**WRITTEN REQUEST:** Can you reproduce the material below line for line, with every character left unchanged?

[Outline labeling records]
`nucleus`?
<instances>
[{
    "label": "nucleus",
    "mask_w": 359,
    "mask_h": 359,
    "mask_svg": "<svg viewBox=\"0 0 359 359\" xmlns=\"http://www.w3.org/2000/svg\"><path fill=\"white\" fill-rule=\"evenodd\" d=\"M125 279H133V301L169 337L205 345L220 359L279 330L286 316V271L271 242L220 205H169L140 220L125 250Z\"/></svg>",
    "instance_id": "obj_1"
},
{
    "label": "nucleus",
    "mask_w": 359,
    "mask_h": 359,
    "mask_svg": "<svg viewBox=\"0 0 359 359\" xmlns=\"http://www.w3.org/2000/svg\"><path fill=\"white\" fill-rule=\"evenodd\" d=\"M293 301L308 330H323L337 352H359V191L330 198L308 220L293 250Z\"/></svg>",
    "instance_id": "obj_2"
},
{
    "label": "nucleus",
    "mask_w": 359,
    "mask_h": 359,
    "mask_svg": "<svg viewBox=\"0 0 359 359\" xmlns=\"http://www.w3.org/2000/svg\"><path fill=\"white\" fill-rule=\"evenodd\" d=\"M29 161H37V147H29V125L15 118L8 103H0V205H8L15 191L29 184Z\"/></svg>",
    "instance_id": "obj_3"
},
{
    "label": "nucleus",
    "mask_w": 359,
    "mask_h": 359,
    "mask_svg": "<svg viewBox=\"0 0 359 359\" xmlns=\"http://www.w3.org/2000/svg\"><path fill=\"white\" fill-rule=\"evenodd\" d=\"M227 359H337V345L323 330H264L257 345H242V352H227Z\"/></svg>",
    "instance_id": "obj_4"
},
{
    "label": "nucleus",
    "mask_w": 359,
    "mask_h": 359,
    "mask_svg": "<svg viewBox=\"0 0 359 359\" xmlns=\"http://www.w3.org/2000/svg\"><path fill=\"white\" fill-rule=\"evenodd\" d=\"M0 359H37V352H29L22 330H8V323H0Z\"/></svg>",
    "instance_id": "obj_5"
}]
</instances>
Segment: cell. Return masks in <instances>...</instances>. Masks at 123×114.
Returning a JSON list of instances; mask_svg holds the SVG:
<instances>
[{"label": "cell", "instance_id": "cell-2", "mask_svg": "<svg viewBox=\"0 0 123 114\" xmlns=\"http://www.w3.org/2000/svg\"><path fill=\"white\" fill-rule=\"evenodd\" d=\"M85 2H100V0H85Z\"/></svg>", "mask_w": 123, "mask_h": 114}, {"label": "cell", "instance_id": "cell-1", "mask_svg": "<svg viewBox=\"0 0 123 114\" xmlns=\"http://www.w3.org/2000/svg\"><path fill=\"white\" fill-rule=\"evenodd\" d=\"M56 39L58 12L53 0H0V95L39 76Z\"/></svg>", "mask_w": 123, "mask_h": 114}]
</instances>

**SOLVED EXERCISE:**
`nucleus`?
<instances>
[{
    "label": "nucleus",
    "mask_w": 359,
    "mask_h": 359,
    "mask_svg": "<svg viewBox=\"0 0 359 359\" xmlns=\"http://www.w3.org/2000/svg\"><path fill=\"white\" fill-rule=\"evenodd\" d=\"M125 279H133V301L169 337L205 345L220 359L279 330L286 316V271L271 242L220 205H169L140 220L125 250Z\"/></svg>",
    "instance_id": "obj_1"
},
{
    "label": "nucleus",
    "mask_w": 359,
    "mask_h": 359,
    "mask_svg": "<svg viewBox=\"0 0 359 359\" xmlns=\"http://www.w3.org/2000/svg\"><path fill=\"white\" fill-rule=\"evenodd\" d=\"M293 301L308 330H323L337 352H359V191L330 198L308 220L293 250Z\"/></svg>",
    "instance_id": "obj_2"
},
{
    "label": "nucleus",
    "mask_w": 359,
    "mask_h": 359,
    "mask_svg": "<svg viewBox=\"0 0 359 359\" xmlns=\"http://www.w3.org/2000/svg\"><path fill=\"white\" fill-rule=\"evenodd\" d=\"M29 161H37V147H29V125L15 118L8 103H0V205H8L15 191L29 184Z\"/></svg>",
    "instance_id": "obj_3"
},
{
    "label": "nucleus",
    "mask_w": 359,
    "mask_h": 359,
    "mask_svg": "<svg viewBox=\"0 0 359 359\" xmlns=\"http://www.w3.org/2000/svg\"><path fill=\"white\" fill-rule=\"evenodd\" d=\"M227 359H337V345L323 330H264L257 345H242V352H227Z\"/></svg>",
    "instance_id": "obj_4"
},
{
    "label": "nucleus",
    "mask_w": 359,
    "mask_h": 359,
    "mask_svg": "<svg viewBox=\"0 0 359 359\" xmlns=\"http://www.w3.org/2000/svg\"><path fill=\"white\" fill-rule=\"evenodd\" d=\"M0 359H37V352H29L22 330H8V323H0Z\"/></svg>",
    "instance_id": "obj_5"
}]
</instances>
Segment: cell. Return masks in <instances>...</instances>. Masks at 123×114.
Returning a JSON list of instances; mask_svg holds the SVG:
<instances>
[{"label": "cell", "instance_id": "cell-2", "mask_svg": "<svg viewBox=\"0 0 123 114\" xmlns=\"http://www.w3.org/2000/svg\"><path fill=\"white\" fill-rule=\"evenodd\" d=\"M85 2H100V0H85Z\"/></svg>", "mask_w": 123, "mask_h": 114}, {"label": "cell", "instance_id": "cell-1", "mask_svg": "<svg viewBox=\"0 0 123 114\" xmlns=\"http://www.w3.org/2000/svg\"><path fill=\"white\" fill-rule=\"evenodd\" d=\"M56 39L58 12L53 0H0V95L39 76Z\"/></svg>", "mask_w": 123, "mask_h": 114}]
</instances>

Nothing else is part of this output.